Снова появляются ч е т ы р е с т р а ж н и к а с пустыми корзинами — полные они, наверно, отнесли в другое место.
Чего вылупились? Не видели женских ног? Помогли бы землю утоптать, чтобы не вышло чего… Ну, что уставились?
Те уходят.
Так вот, и тогда я увидела, как летали над крестами красные и белые мотыльки… Словно это были души… Почему ты молчишь?
М а р и я. У наших детей будут похожие судьбы… Я отдам тебе мамино кольцо. В день, когда меня понесут с крестом, одень моего ребенка в белые одежды… Одень ему голубую шапочку — пусть он будет принаряжен, как на праздник… Пусть он знает, что я ушла, пусть помянет меня — в белой одежде, в новой рубашке, с отглаженным воротничком…
З а м б и л а. Боже мой! О чем ты?.. (Увидела входящего Давида.) Ну, крестный, там еще осталась картошка?
Снова появляются ч е т ы р е с т р а ж н и к а. Чего они на меня уставились?
Д а в и д. Они никогда не видели папаруду.
З а м б и л а (увидев, что все четверо наполнили водой ведра). Они рехнулись, у меня ребенок в брюхе — не до игры мне.
М а р и я. Оставьте ее в покое…
Один из четырех стражников выливает на Замбилу ведро воды. Она бежит. Стражники ловят ее и начинают срывать одежду. Она кричит. Ее снова обливают водой.
Д а в и д. Засуха. Они ждут дождя.
М а р и я. Не трогайте ее!
Один из стражников зажимает Марии рот.
Д а в и д. Подумаешь делов! Это же игра…
Платье Замбилы разорвано в клочья. Почти голая, она лежит на земле. Она кричала, но не проронила ни слезинки. Теперь она молчит. Эй, ты, вставай.
Она смотрит на него.
У тебя загорелая кожа.
М а р и я. Зачем вы издеваетесь над женщиной?
Охранник, который стоит рядом с Марией, снова зажимает ей рот.
Д а в и д. Уведи ее.
М а р и ю уводят.
Ты не плачешь?
З а м б и л а. А зачем мне плакать, крестный?
Д а в и д (брызнув на нее водой из ведра). А ты и впрямь выглядишь как дама. (Идет в камеру Марии.)
Один из стражников поскользнулся на кровавой земле. Он счищает с сапога комок мокрой земли, не знает, что с ним делать, и наконец швыряет его в Замбилу. Это его забавляет. Он кидает еще и еще. Остальные присоединяются к этой игре, бросают в Замбилу комками и грубо хохочут.
З а м б и л а. Только не в живот… (Кричит.) Не в живот!
Появляется Д а в и д, за ним М а р и я. С т р а ж н и к и исчезают. Д а в и д, насвистывая, уходит вслед за ними.
М а р и я (дает Замбиле свою одежду). Это они сделали мне в назидание… Он сказал, что сегодня ночью… в одну из ночей… придет ко мне…

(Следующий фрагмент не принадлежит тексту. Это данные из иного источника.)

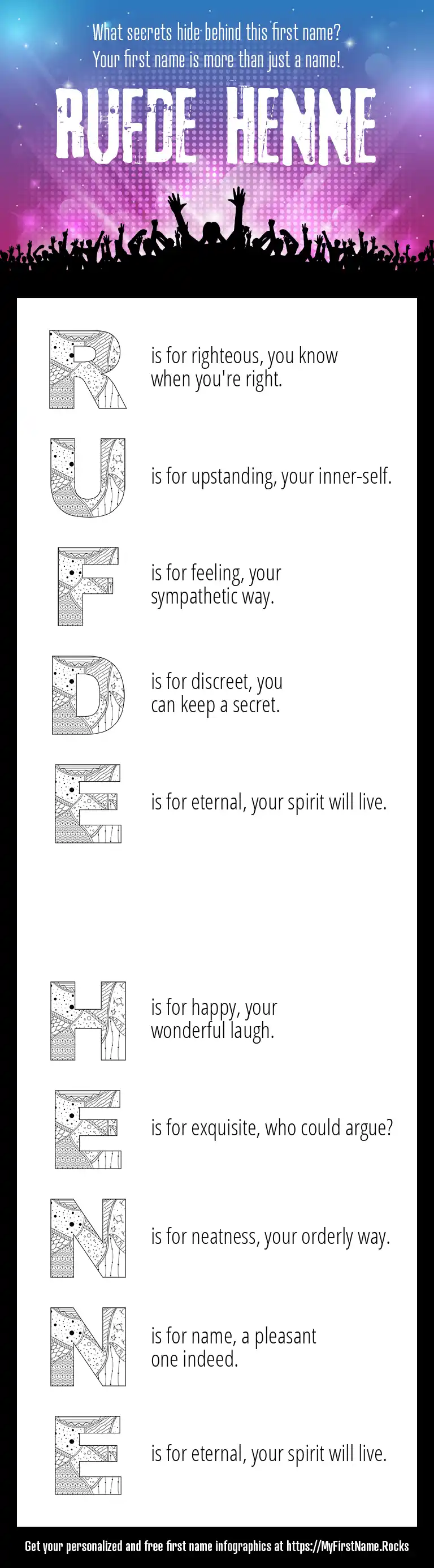 What secrets hide behind this first name?
Your first name is more than just a name!

RUFDE HENNE

R is for righteous, you know when you're right.

U is for upstanding, your inner-self.

F is for feeling, your sympathetic way.

D is for discreet, you can keep a secret.

E is for eternal, your spirit will live.

H is for happy, your wonderful laugh.

E is for exquisite, who could argue?

N is for neatness, your orderly way.

N is for name, a pleasant one indeed.

E is for eternal, your spirit will live.

Get your personalized and free first name infographics at https://MyFirstName.Rocks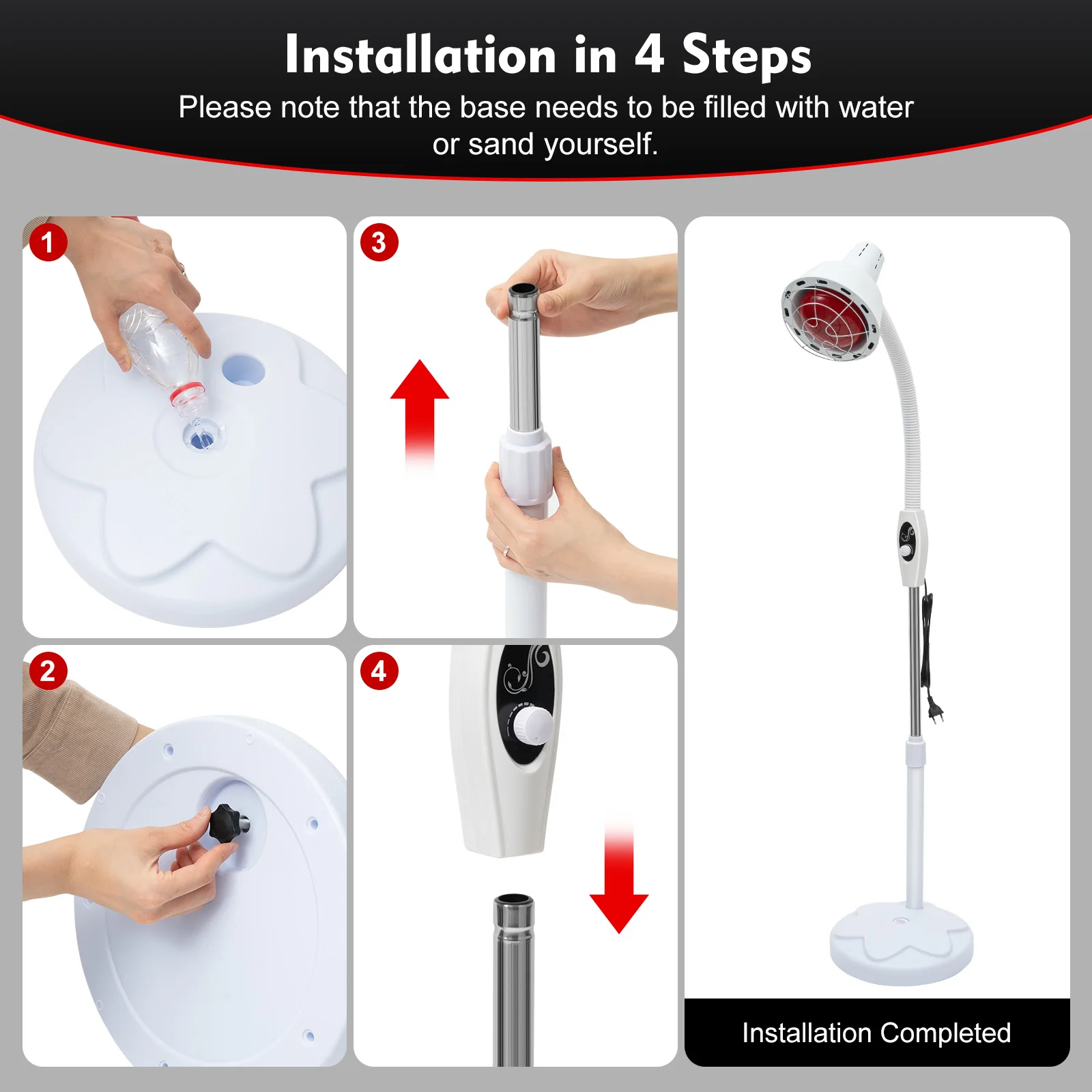 Installation in 4 Steps
Please note that the base needs to be filled with water or sand yourself.

1

3

2

4

Installation Completed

З а м б и л а. Мы поменяемся местами, я приду к тебе… И откушу нос крестному. (Уходит.)
Звонит колокол.
Входит Б е р ч а н у.
Б е р ч а н у. Прошло уже четыре месяца.
М а р и я. Я чувствую, как он бьет меня ножками.
Б е р ч а н у. Одумайтесь, скажите им все, назовите имена тех, кто втянул вас в эту историю, — и вы спасены.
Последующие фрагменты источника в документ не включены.